The second myth I encountered at my recent EARNet conference is that
2. You cannot generalize from 22 interviews but rather you need 100’s! or at least 30 per the central limit theorem – an argument I am not certain comes close to applying to a non-randomly selected purposive sample.
Here is the opposite side of the coin that “12 is enough” made by some. Just as I poured cold water on the “12 is enough” myth in the previous post, I also need to pour cold water on this one!!!!
Generalization as always depends on theory and its interplay with the data. If the theory is based on expertise and there are only a limited number of such experts, 12 might be a substantial portion thereof in many audit applications. If theory suggests (see for example my negotiation dyad study in 2008 in AOS based on 5 dyads) generalizability dependent on the existence of the phenomenon with hard to access participants (like real dyads in ACM negotiation) and it can be confirmed with other data then 10 might be enough to generalize.
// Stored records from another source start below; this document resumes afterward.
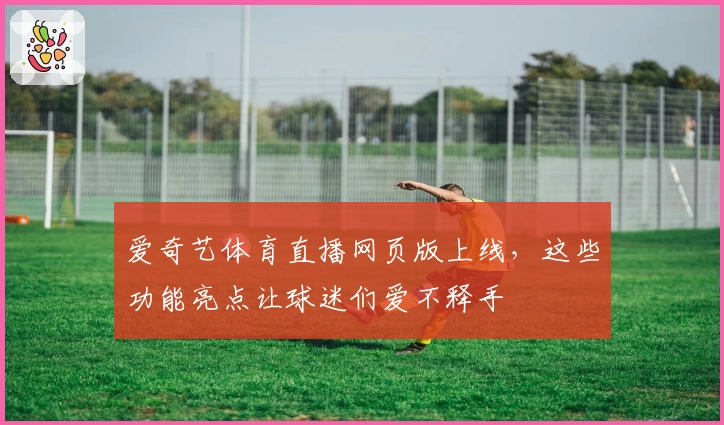 爱奇艺体育直播网页版上线，这些功能亮点让球迷们爱不释手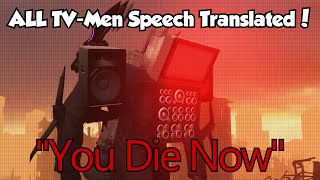 I Translated ALL The TV Men Speech From Skibidi Toilet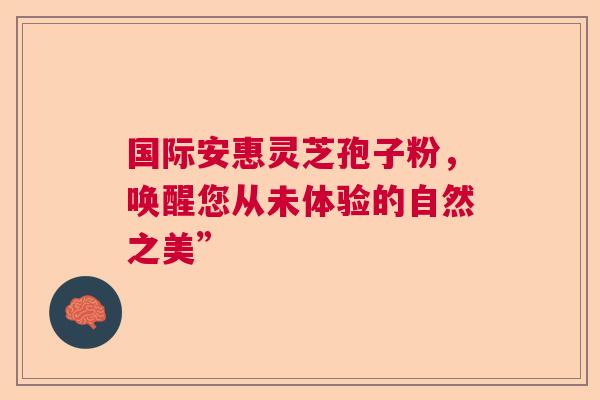 国际安惠灵芝孢子粉，唤醒您从未体验的自然之美”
One thing is certain, you do not need 100’s of audit partners to generalize to the audit partner population. Heck, even the US presidential pollsters had it right 48% Clinton 46% Trump (but because of the strange quirk of the US system (one person one vote it is NOT) Trump won the electoral college with 3 million fewer votes than Clinton). These polls of the US population generally had 1200 to 2400 interviews – enough that one can generalize to 130 million Americans who voted and have a reasonably accurate breakdown on gender, ethnicity, etc. So do not tell me we need 100’s of interviews of audit partners to generalize in qualitative studies unless this is purely an inductive study with no theorizing at all. Even then I would find it hard to believe that audit partners are so heterogenous that more than 30 or 40 are needed.